• _GOAL_
Copy the stretch from the line containing "Which is furthest" through the end of the records, changing "whale shark pectoral fin" to "whale shark dorsal fin" and leaving everything else unchanged.

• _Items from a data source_
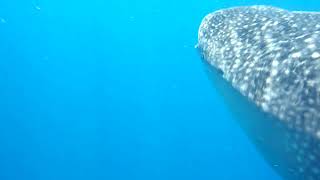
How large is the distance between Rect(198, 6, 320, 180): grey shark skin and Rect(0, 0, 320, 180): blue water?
22092 mm

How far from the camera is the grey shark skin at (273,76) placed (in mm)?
4023

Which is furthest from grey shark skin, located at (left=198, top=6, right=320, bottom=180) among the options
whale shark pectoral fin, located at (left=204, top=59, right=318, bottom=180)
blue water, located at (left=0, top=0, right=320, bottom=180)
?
blue water, located at (left=0, top=0, right=320, bottom=180)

• _REPLY TO THE EXERCISE_
Which is furthest from grey shark skin, located at (left=198, top=6, right=320, bottom=180) among the options
whale shark dorsal fin, located at (left=204, top=59, right=318, bottom=180)
blue water, located at (left=0, top=0, right=320, bottom=180)
?
blue water, located at (left=0, top=0, right=320, bottom=180)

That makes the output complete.